Top Republicans in Washington and in the national GOP establishment say the 2010 campaign highlighted an urgent task that they will begin in earnest as soon as the elections are over: Stop Sarah Palin.
They’re going off the rails on a crazy train. It may ride them through to ownership of the House, but it ain’t coming smoothly into the station in November 2012. Our challenge for the next two years is going to be almost entirely about making sure that Sarah Palin and the influx of new Republican scoundrels get their fair share of the blame for the absolute mess in Washington.
Yes, and our job is also to make sure the Democrats do a better job of being able to persuasively argue that they are working to change the establishment rather than simply being part of it. One silver lining of whatever losses we have on Tuesday is that they will likely be among the Blue Dogs. I won’t like having less Democrats around, but at least getting rid of some Blue Dogs will help us have a more consistent progressive message to sell.

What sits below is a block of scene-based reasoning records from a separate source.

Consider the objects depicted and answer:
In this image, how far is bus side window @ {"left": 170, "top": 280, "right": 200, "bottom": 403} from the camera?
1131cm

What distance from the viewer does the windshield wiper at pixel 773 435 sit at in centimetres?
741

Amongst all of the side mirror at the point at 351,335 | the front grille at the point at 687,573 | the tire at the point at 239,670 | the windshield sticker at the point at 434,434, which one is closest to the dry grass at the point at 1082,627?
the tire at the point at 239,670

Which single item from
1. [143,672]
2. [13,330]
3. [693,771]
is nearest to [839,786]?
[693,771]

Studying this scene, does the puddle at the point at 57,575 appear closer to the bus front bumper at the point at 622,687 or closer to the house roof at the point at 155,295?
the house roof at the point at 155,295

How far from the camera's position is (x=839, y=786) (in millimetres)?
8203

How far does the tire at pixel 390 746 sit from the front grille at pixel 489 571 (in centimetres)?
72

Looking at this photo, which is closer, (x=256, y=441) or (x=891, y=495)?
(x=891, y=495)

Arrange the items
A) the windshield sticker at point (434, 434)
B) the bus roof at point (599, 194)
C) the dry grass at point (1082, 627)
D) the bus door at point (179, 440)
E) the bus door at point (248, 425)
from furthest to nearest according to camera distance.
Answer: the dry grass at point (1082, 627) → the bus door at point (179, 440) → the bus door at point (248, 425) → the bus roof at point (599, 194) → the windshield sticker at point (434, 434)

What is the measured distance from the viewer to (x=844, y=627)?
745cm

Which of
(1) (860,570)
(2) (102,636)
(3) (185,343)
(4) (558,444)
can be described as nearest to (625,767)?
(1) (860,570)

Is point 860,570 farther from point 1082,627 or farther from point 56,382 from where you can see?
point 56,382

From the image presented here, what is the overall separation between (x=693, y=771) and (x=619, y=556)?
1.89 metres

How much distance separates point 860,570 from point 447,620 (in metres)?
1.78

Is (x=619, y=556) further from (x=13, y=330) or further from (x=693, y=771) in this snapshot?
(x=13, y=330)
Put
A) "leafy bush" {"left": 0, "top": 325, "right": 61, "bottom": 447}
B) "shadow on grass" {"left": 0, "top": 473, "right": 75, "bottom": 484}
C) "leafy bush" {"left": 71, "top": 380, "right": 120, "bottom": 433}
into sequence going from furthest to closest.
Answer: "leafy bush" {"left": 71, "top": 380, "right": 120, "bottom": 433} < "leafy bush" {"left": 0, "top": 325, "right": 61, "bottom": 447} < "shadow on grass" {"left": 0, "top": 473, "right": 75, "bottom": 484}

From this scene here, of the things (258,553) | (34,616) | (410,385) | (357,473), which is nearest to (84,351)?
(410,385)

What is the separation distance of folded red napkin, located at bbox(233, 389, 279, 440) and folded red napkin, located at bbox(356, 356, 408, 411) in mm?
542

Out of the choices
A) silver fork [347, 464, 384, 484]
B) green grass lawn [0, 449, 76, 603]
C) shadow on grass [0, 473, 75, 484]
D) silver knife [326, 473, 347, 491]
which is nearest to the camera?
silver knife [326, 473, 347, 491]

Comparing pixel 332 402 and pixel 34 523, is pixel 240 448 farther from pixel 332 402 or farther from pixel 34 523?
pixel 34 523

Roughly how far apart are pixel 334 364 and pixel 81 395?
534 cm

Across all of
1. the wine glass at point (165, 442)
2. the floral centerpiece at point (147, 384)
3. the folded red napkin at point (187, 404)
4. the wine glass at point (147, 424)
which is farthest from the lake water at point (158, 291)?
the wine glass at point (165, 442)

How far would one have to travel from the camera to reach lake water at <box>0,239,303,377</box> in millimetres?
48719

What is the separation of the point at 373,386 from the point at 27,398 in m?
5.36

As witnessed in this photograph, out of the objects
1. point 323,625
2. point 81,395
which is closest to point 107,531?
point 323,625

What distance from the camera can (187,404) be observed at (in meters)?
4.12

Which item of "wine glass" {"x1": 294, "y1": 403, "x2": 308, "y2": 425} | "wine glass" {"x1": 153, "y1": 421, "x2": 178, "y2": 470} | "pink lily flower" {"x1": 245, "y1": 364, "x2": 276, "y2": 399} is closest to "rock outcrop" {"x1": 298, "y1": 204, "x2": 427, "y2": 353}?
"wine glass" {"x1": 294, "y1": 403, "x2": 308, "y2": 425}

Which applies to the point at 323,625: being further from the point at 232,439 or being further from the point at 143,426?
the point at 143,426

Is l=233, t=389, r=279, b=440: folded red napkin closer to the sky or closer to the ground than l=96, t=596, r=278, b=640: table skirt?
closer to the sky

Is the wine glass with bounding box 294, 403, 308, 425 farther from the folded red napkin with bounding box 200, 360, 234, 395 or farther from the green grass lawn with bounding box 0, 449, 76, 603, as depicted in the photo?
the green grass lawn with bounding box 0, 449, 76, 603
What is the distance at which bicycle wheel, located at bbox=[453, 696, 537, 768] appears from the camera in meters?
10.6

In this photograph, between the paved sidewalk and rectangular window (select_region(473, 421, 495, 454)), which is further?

The most important thing will be to have Obama’s back — because absolutely everything that happens will be “Obama’s fault” just as everything from 1994-2000 was Clinton’s fault, and the Congressional Democrats will pile on just a gleefully as the Republicans.
The largest Democratic caucus in Congress isn’t the Progressive Caucus, or the Black Caucus, or the Blue Dogs.
It’s the “Ur doin it wrong” Caucus.
Lol, idiots. I wonder when they came to these conclusions.
I suspect David Frum is correct when he says this augurs the rise of the “Draft Jeb” movement.
I agree with you on the work ethic, but on top of that I recall all those straw polls last year that she didn’t even place in, or barely so. I don’t think she has nearly the full party support that she’d need to pull off a single primary.
And when you factor in what it takes to bag Iowa and NH–and granted she’s shown that she’s capable of making 3-4 appearances in a single day, as long as there’s a paycheck in it–no way do I see it happening.
We’d have to see a successful super-amplification of the teabagger strategy to hold no press conferences, answer no questions, etc, on a presidential level before Palin could even get the GOP nom.